**Trecho para leitura:**
Opinião
Assisti a uma palestra muito legal, cujo tema abordava as
riquezas e possibilidades das “línguas portuguesas” do Brasil, a língua como
patrimônio, instrumento de expressão literária e individual, as questões das
chamadas normas cultas versus a língua viva, além de outros aspectos [1].
Alguém da plateia comentou sobre um fato da atualidade,
quando simplificações são largamente utilizadas nas trocas de mensagens via
internet, e levantou a questão sobre qual seria da influência dessas práticas em
nossa na língua e particularmente na literatura. A pergunta estimulou e
desencadeou outras interessantes observações. Pensando sobre o assunto e como
prática para organizar o pensamento, registrei algumas das minhas reflexões sobre
a questão.
O impacto da internet e dos dispositivos eletrônicos na comunicação
escrita é enorme, e uma questão recorrente é tentar avaliar qual será o efeito
desse impacto sobre uma sociedade que já é carente em sua formação educacional
até em termos de alfabetização. Sem exageros, um contingente grande de pessoas
que teria dificuldade em escrever a palavra “você” com os instrumentos
tradicionais de grafia já troca mensagens através de seus celulares representando
a palavra por “vc” sem maiores considerações.
Para alguns essa questão é irrelevante porque não seria
uma novidade. Argumentam que as transformações nas grafias de “você” para “vc”, típicas das postagens eletrônicas, são equivalentes às
mudanças que ao longo do tempo ocorreram na expressão “vossa mercê”, que se transformou sucessivamente em vossemecê, vosmecê, até o
atual ”você”. Assim, a transformação de “você” para “vc” não
deveria gerar preocupações.
Para mim a equivalência vale como exemplo, mas exige um
pequeno aditamento sob pena de estarmos simplificando o fenômeno. A
transformação de “vossa mercê” em “você” foi uma mudança de linguagem, da
fala, enquanto escrever “vc” no lugar
de “você” é uma mudança da grafia, da
representação simbólica da palavra, logo uma mudança de natureza diferente.
Feito esse reparo, também concordo que a importância maior é se a comunicação
desejada ocorreu sem erros de interpretações decorrentes da grafia utilizada.

**A questão:** Segundo o artigo de opinião, que tipo de mudança é escrever "vc" no lugar de "você"? Os registros são um material separado do artigo de opinião.

Registros de contorno
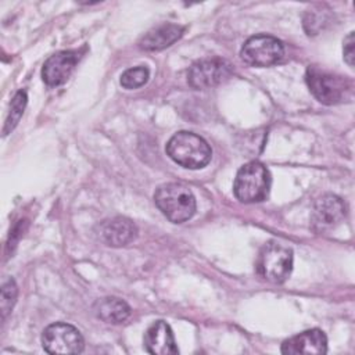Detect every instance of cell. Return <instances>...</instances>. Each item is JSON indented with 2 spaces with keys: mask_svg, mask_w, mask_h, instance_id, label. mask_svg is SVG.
<instances>
[{
  "mask_svg": "<svg viewBox=\"0 0 355 355\" xmlns=\"http://www.w3.org/2000/svg\"><path fill=\"white\" fill-rule=\"evenodd\" d=\"M166 154L180 166L187 169H201L207 166L212 157L209 144L193 132H178L166 143Z\"/></svg>",
  "mask_w": 355,
  "mask_h": 355,
  "instance_id": "6da1fadb",
  "label": "cell"
},
{
  "mask_svg": "<svg viewBox=\"0 0 355 355\" xmlns=\"http://www.w3.org/2000/svg\"><path fill=\"white\" fill-rule=\"evenodd\" d=\"M154 202L158 209L173 223H183L196 214V197L182 183H165L154 193Z\"/></svg>",
  "mask_w": 355,
  "mask_h": 355,
  "instance_id": "7a4b0ae2",
  "label": "cell"
},
{
  "mask_svg": "<svg viewBox=\"0 0 355 355\" xmlns=\"http://www.w3.org/2000/svg\"><path fill=\"white\" fill-rule=\"evenodd\" d=\"M269 169L259 161L244 164L234 178L233 193L236 198L244 204L261 202L266 200L270 190Z\"/></svg>",
  "mask_w": 355,
  "mask_h": 355,
  "instance_id": "3957f363",
  "label": "cell"
},
{
  "mask_svg": "<svg viewBox=\"0 0 355 355\" xmlns=\"http://www.w3.org/2000/svg\"><path fill=\"white\" fill-rule=\"evenodd\" d=\"M305 80L311 93L323 104H338L352 97V82L345 76L326 72L318 67H309Z\"/></svg>",
  "mask_w": 355,
  "mask_h": 355,
  "instance_id": "277c9868",
  "label": "cell"
},
{
  "mask_svg": "<svg viewBox=\"0 0 355 355\" xmlns=\"http://www.w3.org/2000/svg\"><path fill=\"white\" fill-rule=\"evenodd\" d=\"M255 266L265 280L275 284L283 283L293 270V251L280 243L269 241L261 248Z\"/></svg>",
  "mask_w": 355,
  "mask_h": 355,
  "instance_id": "5b68a950",
  "label": "cell"
},
{
  "mask_svg": "<svg viewBox=\"0 0 355 355\" xmlns=\"http://www.w3.org/2000/svg\"><path fill=\"white\" fill-rule=\"evenodd\" d=\"M241 58L254 67H270L284 57V44L270 35H255L245 40L240 53Z\"/></svg>",
  "mask_w": 355,
  "mask_h": 355,
  "instance_id": "8992f818",
  "label": "cell"
},
{
  "mask_svg": "<svg viewBox=\"0 0 355 355\" xmlns=\"http://www.w3.org/2000/svg\"><path fill=\"white\" fill-rule=\"evenodd\" d=\"M233 73V65L223 58H205L194 62L187 71V82L193 89H209L226 82Z\"/></svg>",
  "mask_w": 355,
  "mask_h": 355,
  "instance_id": "52a82bcc",
  "label": "cell"
},
{
  "mask_svg": "<svg viewBox=\"0 0 355 355\" xmlns=\"http://www.w3.org/2000/svg\"><path fill=\"white\" fill-rule=\"evenodd\" d=\"M42 344L49 354H80L85 348L80 331L64 322L49 324L42 334Z\"/></svg>",
  "mask_w": 355,
  "mask_h": 355,
  "instance_id": "ba28073f",
  "label": "cell"
},
{
  "mask_svg": "<svg viewBox=\"0 0 355 355\" xmlns=\"http://www.w3.org/2000/svg\"><path fill=\"white\" fill-rule=\"evenodd\" d=\"M347 215L344 201L334 194H324L319 197L311 212V226L318 233L329 232L337 227Z\"/></svg>",
  "mask_w": 355,
  "mask_h": 355,
  "instance_id": "9c48e42d",
  "label": "cell"
},
{
  "mask_svg": "<svg viewBox=\"0 0 355 355\" xmlns=\"http://www.w3.org/2000/svg\"><path fill=\"white\" fill-rule=\"evenodd\" d=\"M80 60V51L62 50L50 55L42 68V78L47 86H60L73 72L78 61Z\"/></svg>",
  "mask_w": 355,
  "mask_h": 355,
  "instance_id": "30bf717a",
  "label": "cell"
},
{
  "mask_svg": "<svg viewBox=\"0 0 355 355\" xmlns=\"http://www.w3.org/2000/svg\"><path fill=\"white\" fill-rule=\"evenodd\" d=\"M327 352V337L320 329L305 330L283 341L282 354L286 355H323Z\"/></svg>",
  "mask_w": 355,
  "mask_h": 355,
  "instance_id": "8fae6325",
  "label": "cell"
},
{
  "mask_svg": "<svg viewBox=\"0 0 355 355\" xmlns=\"http://www.w3.org/2000/svg\"><path fill=\"white\" fill-rule=\"evenodd\" d=\"M97 236L105 245L123 247L136 239L137 227L130 219L116 216L101 222L97 226Z\"/></svg>",
  "mask_w": 355,
  "mask_h": 355,
  "instance_id": "7c38bea8",
  "label": "cell"
},
{
  "mask_svg": "<svg viewBox=\"0 0 355 355\" xmlns=\"http://www.w3.org/2000/svg\"><path fill=\"white\" fill-rule=\"evenodd\" d=\"M144 348L153 355H176L179 349L171 326L164 320L154 322L144 333Z\"/></svg>",
  "mask_w": 355,
  "mask_h": 355,
  "instance_id": "4fadbf2b",
  "label": "cell"
},
{
  "mask_svg": "<svg viewBox=\"0 0 355 355\" xmlns=\"http://www.w3.org/2000/svg\"><path fill=\"white\" fill-rule=\"evenodd\" d=\"M184 32L183 26L175 25V24H164L161 26H157L147 32L141 40H140V47L148 51H157L162 50L165 47H169L173 44L176 40L182 37Z\"/></svg>",
  "mask_w": 355,
  "mask_h": 355,
  "instance_id": "5bb4252c",
  "label": "cell"
},
{
  "mask_svg": "<svg viewBox=\"0 0 355 355\" xmlns=\"http://www.w3.org/2000/svg\"><path fill=\"white\" fill-rule=\"evenodd\" d=\"M93 311L98 319L112 324H119L130 316L129 305L116 297H105L97 300L93 305Z\"/></svg>",
  "mask_w": 355,
  "mask_h": 355,
  "instance_id": "9a60e30c",
  "label": "cell"
},
{
  "mask_svg": "<svg viewBox=\"0 0 355 355\" xmlns=\"http://www.w3.org/2000/svg\"><path fill=\"white\" fill-rule=\"evenodd\" d=\"M26 101H28V97L24 90L17 92L15 96L12 97L11 104H10V112L7 115V119H6L4 128H3L4 136L8 135L11 130H14V128L18 125V122L24 114V110L26 107Z\"/></svg>",
  "mask_w": 355,
  "mask_h": 355,
  "instance_id": "2e32d148",
  "label": "cell"
},
{
  "mask_svg": "<svg viewBox=\"0 0 355 355\" xmlns=\"http://www.w3.org/2000/svg\"><path fill=\"white\" fill-rule=\"evenodd\" d=\"M148 76H150V71L143 65L129 68L121 75V85L125 89H137L147 83Z\"/></svg>",
  "mask_w": 355,
  "mask_h": 355,
  "instance_id": "e0dca14e",
  "label": "cell"
},
{
  "mask_svg": "<svg viewBox=\"0 0 355 355\" xmlns=\"http://www.w3.org/2000/svg\"><path fill=\"white\" fill-rule=\"evenodd\" d=\"M18 288L12 279H7L1 286V295H0V309H1V319H6V316L12 309L15 301H17Z\"/></svg>",
  "mask_w": 355,
  "mask_h": 355,
  "instance_id": "ac0fdd59",
  "label": "cell"
},
{
  "mask_svg": "<svg viewBox=\"0 0 355 355\" xmlns=\"http://www.w3.org/2000/svg\"><path fill=\"white\" fill-rule=\"evenodd\" d=\"M354 32H349L348 36L344 39V61L352 68L354 67V58H355V51H354Z\"/></svg>",
  "mask_w": 355,
  "mask_h": 355,
  "instance_id": "d6986e66",
  "label": "cell"
}]
</instances>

**Resultado da tarefa:** É uma mudança da grafia, da representação simbólica da palavra.